- **TEXTAUSZUG**:
☆ ☆ ☆

Gerade die Online-Angebote der Sparkassenorganisation bieten dafür einen herausragenden Aufsatzpunkt, den andere Banken, Big- und Fintechs gerne hätten. Genau deshalb drängen sie auch mit allen Mitteln - inklusive Dauerbeschallung der zitierten "Souffleure" - in Kooperationen mit den angeblich doch so überholten Banken.

Diese hervorragende Ausgangsposition tradierter Sparkassen und mancher Filialbanken untermauern auch die steigenden Nutzungszahlen bankeigener digitaler Angebote. Laut Finanz Informatik nutzten beispielsweise Ende 2020 elf Millionen Kunden die Sparkassen-App, ein Zuwachs um 16 Prozent gegenüber dem Jahr zuvor. Auch die Zahl der Onlinebanking-Nutzer stieg um acht Prozent auf 23 Millionen.

Gestaltungsspielraum im Beratungsgeschäft

Im Umkehrschluss bedeutet dies alles aber auch, dass die wertvollen, hierdurch freigesetzten, gleichzeitig aber aufgrund demografischer Entwicklungen knapper werdenden Mitarbeiter-Ressourcen qualitativ auf echten und somit vom Kunden auch empfundenen und honorierten Mehrwert bei Beratungsdienstleistungen ausgerichtet werden können und müssen.

Dass dies wiederum aus Sicht der Personalarbeit impliziert, dass derart hochqualifizierte Mitarbeiter im Bankberatungsgeschäft ihr Grundbedürfnis nach Gestaltungsspielraum in der Arbeitswelt verstärkt reklamieren werden, so der Hirnforscher Gerald Hüther, ist für die Stadtsparkasse Düsseldorf eine wichtige Konsequenz und Voraussetzung für wettbewerbsfähige Beratungsleistungen.

Analoges Potenzial nicht verschenken

Auch das viel zitierte geänderte Nachfrageverhalten determiniert keineswegs eindeutig das Auflösen klassischer Bankanbieter, auch wenn Teilaspekte wie beispielsweise die Bedeutung von Schnelligkeit ("Time to Market") und Bequemlichkeit ("Convenience") als Ausdrucksformen technischer Möglichkeiten, gepaart mit zunehmenden Hedonismus, unstrittig im Marketing auch klassischer Bankanbieter erfolgskritisch sind.

So gibt es laut einer Umfrage (Allensbacher Markt- und Werbeträgeranalyse) zur Einstellung zu Direktbanken im Jahr 2021 mehr als 36 Millionen Personen in der deutschsprachigen Bevölkerung ab 14 Jahren, die Direktbanken ablehnen.

☆ ☆ ☆

(Einträge zur Umrissbeschriftung)
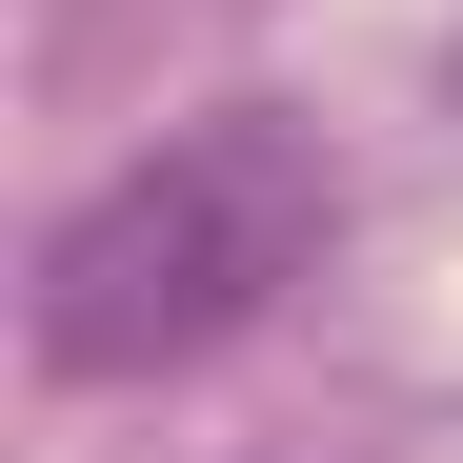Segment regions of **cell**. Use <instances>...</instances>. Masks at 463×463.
<instances>
[{
  "label": "cell",
  "instance_id": "obj_1",
  "mask_svg": "<svg viewBox=\"0 0 463 463\" xmlns=\"http://www.w3.org/2000/svg\"><path fill=\"white\" fill-rule=\"evenodd\" d=\"M302 262H323V141L262 121V101H222V121H182V141H141L101 202H61L21 343H41L61 383H182V363L242 343Z\"/></svg>",
  "mask_w": 463,
  "mask_h": 463
}]
</instances>
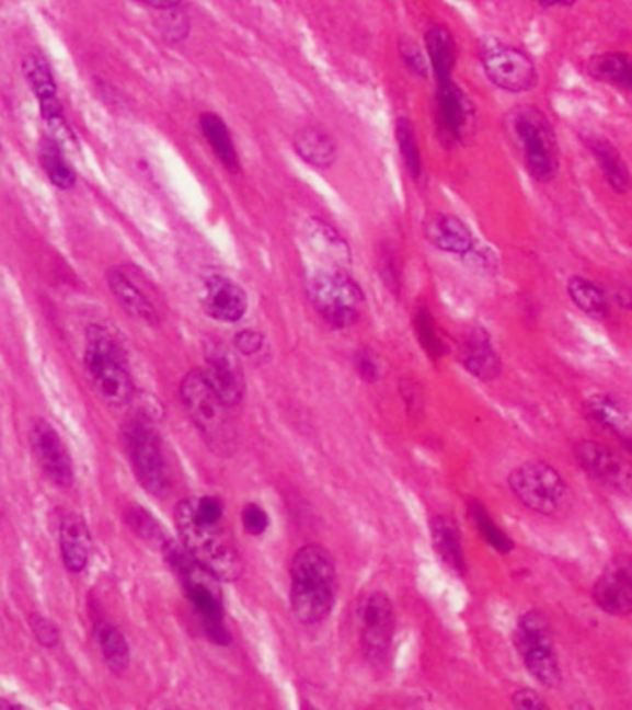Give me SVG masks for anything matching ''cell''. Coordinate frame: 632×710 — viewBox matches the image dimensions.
<instances>
[{"label": "cell", "instance_id": "obj_1", "mask_svg": "<svg viewBox=\"0 0 632 710\" xmlns=\"http://www.w3.org/2000/svg\"><path fill=\"white\" fill-rule=\"evenodd\" d=\"M337 598V569L320 546H303L290 564V604L303 623H320Z\"/></svg>", "mask_w": 632, "mask_h": 710}, {"label": "cell", "instance_id": "obj_2", "mask_svg": "<svg viewBox=\"0 0 632 710\" xmlns=\"http://www.w3.org/2000/svg\"><path fill=\"white\" fill-rule=\"evenodd\" d=\"M174 522L185 550L219 580L235 581L243 574V559L222 522H207L196 515L193 500H182Z\"/></svg>", "mask_w": 632, "mask_h": 710}, {"label": "cell", "instance_id": "obj_3", "mask_svg": "<svg viewBox=\"0 0 632 710\" xmlns=\"http://www.w3.org/2000/svg\"><path fill=\"white\" fill-rule=\"evenodd\" d=\"M83 368L102 402L112 408H123L131 402L136 385L130 363L123 344L104 325L91 324L85 332Z\"/></svg>", "mask_w": 632, "mask_h": 710}, {"label": "cell", "instance_id": "obj_4", "mask_svg": "<svg viewBox=\"0 0 632 710\" xmlns=\"http://www.w3.org/2000/svg\"><path fill=\"white\" fill-rule=\"evenodd\" d=\"M166 562L184 586L185 596L193 609L200 615L206 634L217 644L230 642V631L226 629L225 599L220 591L219 577L196 561L185 546L166 539L161 546Z\"/></svg>", "mask_w": 632, "mask_h": 710}, {"label": "cell", "instance_id": "obj_5", "mask_svg": "<svg viewBox=\"0 0 632 710\" xmlns=\"http://www.w3.org/2000/svg\"><path fill=\"white\" fill-rule=\"evenodd\" d=\"M180 397L209 448L219 456H230L235 446V427L228 413L230 405H226L214 387L207 383L202 368L185 374L180 385Z\"/></svg>", "mask_w": 632, "mask_h": 710}, {"label": "cell", "instance_id": "obj_6", "mask_svg": "<svg viewBox=\"0 0 632 710\" xmlns=\"http://www.w3.org/2000/svg\"><path fill=\"white\" fill-rule=\"evenodd\" d=\"M131 470L142 489L152 496H163L169 486L165 456L160 433L145 414L130 416L120 432Z\"/></svg>", "mask_w": 632, "mask_h": 710}, {"label": "cell", "instance_id": "obj_7", "mask_svg": "<svg viewBox=\"0 0 632 710\" xmlns=\"http://www.w3.org/2000/svg\"><path fill=\"white\" fill-rule=\"evenodd\" d=\"M516 650L520 651L527 672L544 687L561 685L562 672L556 659L550 620L540 610L521 616L515 633Z\"/></svg>", "mask_w": 632, "mask_h": 710}, {"label": "cell", "instance_id": "obj_8", "mask_svg": "<svg viewBox=\"0 0 632 710\" xmlns=\"http://www.w3.org/2000/svg\"><path fill=\"white\" fill-rule=\"evenodd\" d=\"M309 296L322 319L337 328L354 324L365 302V295L357 282L337 266L322 271L309 282Z\"/></svg>", "mask_w": 632, "mask_h": 710}, {"label": "cell", "instance_id": "obj_9", "mask_svg": "<svg viewBox=\"0 0 632 710\" xmlns=\"http://www.w3.org/2000/svg\"><path fill=\"white\" fill-rule=\"evenodd\" d=\"M516 137L526 156L527 171L538 182H550L559 171V142L550 118L535 107L516 113Z\"/></svg>", "mask_w": 632, "mask_h": 710}, {"label": "cell", "instance_id": "obj_10", "mask_svg": "<svg viewBox=\"0 0 632 710\" xmlns=\"http://www.w3.org/2000/svg\"><path fill=\"white\" fill-rule=\"evenodd\" d=\"M508 485L527 509L540 515H556L566 505L567 485L548 462H524L513 470Z\"/></svg>", "mask_w": 632, "mask_h": 710}, {"label": "cell", "instance_id": "obj_11", "mask_svg": "<svg viewBox=\"0 0 632 710\" xmlns=\"http://www.w3.org/2000/svg\"><path fill=\"white\" fill-rule=\"evenodd\" d=\"M24 77L36 95L39 113L53 134L54 139L64 145H77L74 134L67 125L64 106L58 99V83L54 80L53 69L42 54H28L23 61Z\"/></svg>", "mask_w": 632, "mask_h": 710}, {"label": "cell", "instance_id": "obj_12", "mask_svg": "<svg viewBox=\"0 0 632 710\" xmlns=\"http://www.w3.org/2000/svg\"><path fill=\"white\" fill-rule=\"evenodd\" d=\"M30 448L37 467L53 485L71 489L77 480L71 451L61 433L47 419H34L30 426Z\"/></svg>", "mask_w": 632, "mask_h": 710}, {"label": "cell", "instance_id": "obj_13", "mask_svg": "<svg viewBox=\"0 0 632 710\" xmlns=\"http://www.w3.org/2000/svg\"><path fill=\"white\" fill-rule=\"evenodd\" d=\"M394 629L397 616L390 599L381 592H374L365 599L360 610V639L365 653L372 663H383L389 657Z\"/></svg>", "mask_w": 632, "mask_h": 710}, {"label": "cell", "instance_id": "obj_14", "mask_svg": "<svg viewBox=\"0 0 632 710\" xmlns=\"http://www.w3.org/2000/svg\"><path fill=\"white\" fill-rule=\"evenodd\" d=\"M483 67L497 88L521 93L537 83V69L531 58L518 48L492 45L483 53Z\"/></svg>", "mask_w": 632, "mask_h": 710}, {"label": "cell", "instance_id": "obj_15", "mask_svg": "<svg viewBox=\"0 0 632 710\" xmlns=\"http://www.w3.org/2000/svg\"><path fill=\"white\" fill-rule=\"evenodd\" d=\"M591 596L607 615H632V556L625 553L612 559L597 577Z\"/></svg>", "mask_w": 632, "mask_h": 710}, {"label": "cell", "instance_id": "obj_16", "mask_svg": "<svg viewBox=\"0 0 632 710\" xmlns=\"http://www.w3.org/2000/svg\"><path fill=\"white\" fill-rule=\"evenodd\" d=\"M141 282V274L130 266H113L107 271V285L118 306L142 324L158 325L160 311Z\"/></svg>", "mask_w": 632, "mask_h": 710}, {"label": "cell", "instance_id": "obj_17", "mask_svg": "<svg viewBox=\"0 0 632 710\" xmlns=\"http://www.w3.org/2000/svg\"><path fill=\"white\" fill-rule=\"evenodd\" d=\"M207 383L214 387L226 405H237L244 398V376L235 357L225 344L211 341L206 346V367L202 368Z\"/></svg>", "mask_w": 632, "mask_h": 710}, {"label": "cell", "instance_id": "obj_18", "mask_svg": "<svg viewBox=\"0 0 632 710\" xmlns=\"http://www.w3.org/2000/svg\"><path fill=\"white\" fill-rule=\"evenodd\" d=\"M575 457L585 472L601 485L614 491L632 489V470L616 456L614 451L605 448L604 444L594 440H581L575 446Z\"/></svg>", "mask_w": 632, "mask_h": 710}, {"label": "cell", "instance_id": "obj_19", "mask_svg": "<svg viewBox=\"0 0 632 710\" xmlns=\"http://www.w3.org/2000/svg\"><path fill=\"white\" fill-rule=\"evenodd\" d=\"M58 545L67 572L72 575L83 574L91 561V535L82 516L72 511H59Z\"/></svg>", "mask_w": 632, "mask_h": 710}, {"label": "cell", "instance_id": "obj_20", "mask_svg": "<svg viewBox=\"0 0 632 710\" xmlns=\"http://www.w3.org/2000/svg\"><path fill=\"white\" fill-rule=\"evenodd\" d=\"M472 118V106L467 95L451 78L438 82L437 125L440 136L448 142L459 141Z\"/></svg>", "mask_w": 632, "mask_h": 710}, {"label": "cell", "instance_id": "obj_21", "mask_svg": "<svg viewBox=\"0 0 632 710\" xmlns=\"http://www.w3.org/2000/svg\"><path fill=\"white\" fill-rule=\"evenodd\" d=\"M204 309L220 322H239L249 309V296L233 279L214 276L204 289Z\"/></svg>", "mask_w": 632, "mask_h": 710}, {"label": "cell", "instance_id": "obj_22", "mask_svg": "<svg viewBox=\"0 0 632 710\" xmlns=\"http://www.w3.org/2000/svg\"><path fill=\"white\" fill-rule=\"evenodd\" d=\"M461 359L468 373L485 381L497 378V374L502 373V362L492 346L491 335L483 328H473L472 332H468L462 341Z\"/></svg>", "mask_w": 632, "mask_h": 710}, {"label": "cell", "instance_id": "obj_23", "mask_svg": "<svg viewBox=\"0 0 632 710\" xmlns=\"http://www.w3.org/2000/svg\"><path fill=\"white\" fill-rule=\"evenodd\" d=\"M427 239L449 254L464 255L472 252L473 236L468 226L453 215L433 214L424 226Z\"/></svg>", "mask_w": 632, "mask_h": 710}, {"label": "cell", "instance_id": "obj_24", "mask_svg": "<svg viewBox=\"0 0 632 710\" xmlns=\"http://www.w3.org/2000/svg\"><path fill=\"white\" fill-rule=\"evenodd\" d=\"M303 241L313 254L333 265H344L349 261V247L341 233L324 220L309 219L303 225Z\"/></svg>", "mask_w": 632, "mask_h": 710}, {"label": "cell", "instance_id": "obj_25", "mask_svg": "<svg viewBox=\"0 0 632 710\" xmlns=\"http://www.w3.org/2000/svg\"><path fill=\"white\" fill-rule=\"evenodd\" d=\"M93 634L101 650L102 657L115 674H123L130 666V644L125 633L110 620H96Z\"/></svg>", "mask_w": 632, "mask_h": 710}, {"label": "cell", "instance_id": "obj_26", "mask_svg": "<svg viewBox=\"0 0 632 710\" xmlns=\"http://www.w3.org/2000/svg\"><path fill=\"white\" fill-rule=\"evenodd\" d=\"M295 148L302 160L319 169L333 165V161L337 158V145L333 141V137L314 126L303 128L296 134Z\"/></svg>", "mask_w": 632, "mask_h": 710}, {"label": "cell", "instance_id": "obj_27", "mask_svg": "<svg viewBox=\"0 0 632 710\" xmlns=\"http://www.w3.org/2000/svg\"><path fill=\"white\" fill-rule=\"evenodd\" d=\"M432 540L433 548L449 569L464 572L461 532L456 522L448 516H435L432 520Z\"/></svg>", "mask_w": 632, "mask_h": 710}, {"label": "cell", "instance_id": "obj_28", "mask_svg": "<svg viewBox=\"0 0 632 710\" xmlns=\"http://www.w3.org/2000/svg\"><path fill=\"white\" fill-rule=\"evenodd\" d=\"M39 161L50 184L61 191H69L77 185V171L66 158L64 148L54 137H45L39 142Z\"/></svg>", "mask_w": 632, "mask_h": 710}, {"label": "cell", "instance_id": "obj_29", "mask_svg": "<svg viewBox=\"0 0 632 710\" xmlns=\"http://www.w3.org/2000/svg\"><path fill=\"white\" fill-rule=\"evenodd\" d=\"M591 154L596 158L597 165L604 171L607 182H609L612 190L618 193H627L631 190V172L627 169L625 161L621 158L620 152L616 150L612 142L607 139H590L588 141Z\"/></svg>", "mask_w": 632, "mask_h": 710}, {"label": "cell", "instance_id": "obj_30", "mask_svg": "<svg viewBox=\"0 0 632 710\" xmlns=\"http://www.w3.org/2000/svg\"><path fill=\"white\" fill-rule=\"evenodd\" d=\"M426 50L429 64H432L437 82H444L451 78L453 67H456L457 47L456 39L449 34L448 30L435 26L427 30Z\"/></svg>", "mask_w": 632, "mask_h": 710}, {"label": "cell", "instance_id": "obj_31", "mask_svg": "<svg viewBox=\"0 0 632 710\" xmlns=\"http://www.w3.org/2000/svg\"><path fill=\"white\" fill-rule=\"evenodd\" d=\"M200 128L204 131L209 147L214 148L215 154L222 161L228 171H239V154H237L235 142L231 139L230 130L225 121L215 113H204L200 117Z\"/></svg>", "mask_w": 632, "mask_h": 710}, {"label": "cell", "instance_id": "obj_32", "mask_svg": "<svg viewBox=\"0 0 632 710\" xmlns=\"http://www.w3.org/2000/svg\"><path fill=\"white\" fill-rule=\"evenodd\" d=\"M585 409L591 421L605 427L607 432L618 433L621 437L627 433H631L629 432L631 416H629L621 403L616 402L614 398L604 397V394L588 398Z\"/></svg>", "mask_w": 632, "mask_h": 710}, {"label": "cell", "instance_id": "obj_33", "mask_svg": "<svg viewBox=\"0 0 632 710\" xmlns=\"http://www.w3.org/2000/svg\"><path fill=\"white\" fill-rule=\"evenodd\" d=\"M567 293H570V298L574 300L575 306L591 319L605 320L609 317V298L605 295L604 289L597 287L596 284L575 276L567 284Z\"/></svg>", "mask_w": 632, "mask_h": 710}, {"label": "cell", "instance_id": "obj_34", "mask_svg": "<svg viewBox=\"0 0 632 710\" xmlns=\"http://www.w3.org/2000/svg\"><path fill=\"white\" fill-rule=\"evenodd\" d=\"M591 77L632 91V58L625 54L607 53L594 56L588 64Z\"/></svg>", "mask_w": 632, "mask_h": 710}, {"label": "cell", "instance_id": "obj_35", "mask_svg": "<svg viewBox=\"0 0 632 710\" xmlns=\"http://www.w3.org/2000/svg\"><path fill=\"white\" fill-rule=\"evenodd\" d=\"M470 518H472L473 526L478 527L481 537L499 553H508L515 548V542L508 539L507 532L503 531L502 527L497 526L496 522L492 520L489 511L479 502L470 503Z\"/></svg>", "mask_w": 632, "mask_h": 710}, {"label": "cell", "instance_id": "obj_36", "mask_svg": "<svg viewBox=\"0 0 632 710\" xmlns=\"http://www.w3.org/2000/svg\"><path fill=\"white\" fill-rule=\"evenodd\" d=\"M398 147L402 154L403 163L407 167L409 174L413 178H420L422 174V154H420L418 141L416 134L407 118H400L397 125Z\"/></svg>", "mask_w": 632, "mask_h": 710}, {"label": "cell", "instance_id": "obj_37", "mask_svg": "<svg viewBox=\"0 0 632 710\" xmlns=\"http://www.w3.org/2000/svg\"><path fill=\"white\" fill-rule=\"evenodd\" d=\"M125 518L130 524L131 529L150 542H161L165 545L166 537L163 535V527L158 524L154 516L150 515L147 509H142L139 505H130L126 509Z\"/></svg>", "mask_w": 632, "mask_h": 710}, {"label": "cell", "instance_id": "obj_38", "mask_svg": "<svg viewBox=\"0 0 632 710\" xmlns=\"http://www.w3.org/2000/svg\"><path fill=\"white\" fill-rule=\"evenodd\" d=\"M26 621H28L30 631L34 634V639L37 640V644L45 648V650L54 651L61 644V631L56 626V621L50 620L48 616L32 610L26 616Z\"/></svg>", "mask_w": 632, "mask_h": 710}, {"label": "cell", "instance_id": "obj_39", "mask_svg": "<svg viewBox=\"0 0 632 710\" xmlns=\"http://www.w3.org/2000/svg\"><path fill=\"white\" fill-rule=\"evenodd\" d=\"M414 330L418 335V341L427 354L432 355L433 359H437L444 354V344L438 337L437 328L433 322L432 314L426 308H418L416 317H414Z\"/></svg>", "mask_w": 632, "mask_h": 710}, {"label": "cell", "instance_id": "obj_40", "mask_svg": "<svg viewBox=\"0 0 632 710\" xmlns=\"http://www.w3.org/2000/svg\"><path fill=\"white\" fill-rule=\"evenodd\" d=\"M241 522H243L244 529L252 537H261L265 535L266 529L271 526L266 511L261 507L260 503H249L241 513Z\"/></svg>", "mask_w": 632, "mask_h": 710}, {"label": "cell", "instance_id": "obj_41", "mask_svg": "<svg viewBox=\"0 0 632 710\" xmlns=\"http://www.w3.org/2000/svg\"><path fill=\"white\" fill-rule=\"evenodd\" d=\"M196 515L207 522H222L225 518V503L219 497L202 496L193 500Z\"/></svg>", "mask_w": 632, "mask_h": 710}, {"label": "cell", "instance_id": "obj_42", "mask_svg": "<svg viewBox=\"0 0 632 710\" xmlns=\"http://www.w3.org/2000/svg\"><path fill=\"white\" fill-rule=\"evenodd\" d=\"M402 58L407 64L411 71L416 72L418 77H426L427 75V59L424 54L420 53L414 42L402 43Z\"/></svg>", "mask_w": 632, "mask_h": 710}, {"label": "cell", "instance_id": "obj_43", "mask_svg": "<svg viewBox=\"0 0 632 710\" xmlns=\"http://www.w3.org/2000/svg\"><path fill=\"white\" fill-rule=\"evenodd\" d=\"M265 344V339L261 333L254 332V330H244V332L237 333L235 335V346L241 354L244 355H255L257 352H261Z\"/></svg>", "mask_w": 632, "mask_h": 710}, {"label": "cell", "instance_id": "obj_44", "mask_svg": "<svg viewBox=\"0 0 632 710\" xmlns=\"http://www.w3.org/2000/svg\"><path fill=\"white\" fill-rule=\"evenodd\" d=\"M513 705L518 707V709L527 710H542L548 707L544 699L540 698L531 688H524V690L515 692V696H513Z\"/></svg>", "mask_w": 632, "mask_h": 710}, {"label": "cell", "instance_id": "obj_45", "mask_svg": "<svg viewBox=\"0 0 632 710\" xmlns=\"http://www.w3.org/2000/svg\"><path fill=\"white\" fill-rule=\"evenodd\" d=\"M355 368L367 381H376L379 378L378 362L368 352H359L355 355Z\"/></svg>", "mask_w": 632, "mask_h": 710}, {"label": "cell", "instance_id": "obj_46", "mask_svg": "<svg viewBox=\"0 0 632 710\" xmlns=\"http://www.w3.org/2000/svg\"><path fill=\"white\" fill-rule=\"evenodd\" d=\"M137 2H142V4L156 8V10H163V12H166V10H174V8L182 4V0H137Z\"/></svg>", "mask_w": 632, "mask_h": 710}, {"label": "cell", "instance_id": "obj_47", "mask_svg": "<svg viewBox=\"0 0 632 710\" xmlns=\"http://www.w3.org/2000/svg\"><path fill=\"white\" fill-rule=\"evenodd\" d=\"M544 7H567L572 4L574 0H540Z\"/></svg>", "mask_w": 632, "mask_h": 710}, {"label": "cell", "instance_id": "obj_48", "mask_svg": "<svg viewBox=\"0 0 632 710\" xmlns=\"http://www.w3.org/2000/svg\"><path fill=\"white\" fill-rule=\"evenodd\" d=\"M23 705L15 703L12 699H0V709H21Z\"/></svg>", "mask_w": 632, "mask_h": 710}, {"label": "cell", "instance_id": "obj_49", "mask_svg": "<svg viewBox=\"0 0 632 710\" xmlns=\"http://www.w3.org/2000/svg\"><path fill=\"white\" fill-rule=\"evenodd\" d=\"M623 444H625L627 450L631 451L632 454V433H627V435H623Z\"/></svg>", "mask_w": 632, "mask_h": 710}]
</instances>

☆ ☆ ☆

- **AUFGABENSTELLUNG**:
Beantworte anhand des Textauszugs zum Sparkassengeschäft folgende Fragen:
1. Wie viele Kunden nutzten Ende 2020 laut Finanz Informatik die Sparkassen-App?
2. Welcher Hirnforscher wird zum Gestaltungsspielraum hochqualifizierter Mitarbeiter angeführt?
3. Wie viele Personen lehnen laut der Allensbacher Markt- und Werbeträgeranalyse im Jahr 2021 Direktbanken ab?

- **ERGEBNIS DER AUFGABE**:
1. Elf Millionen Kunden.
2. Gerald Hüther.
3. Mehr als 36 Millionen Personen in der deutschsprachigen Bevölkerung ab 14 Jahren.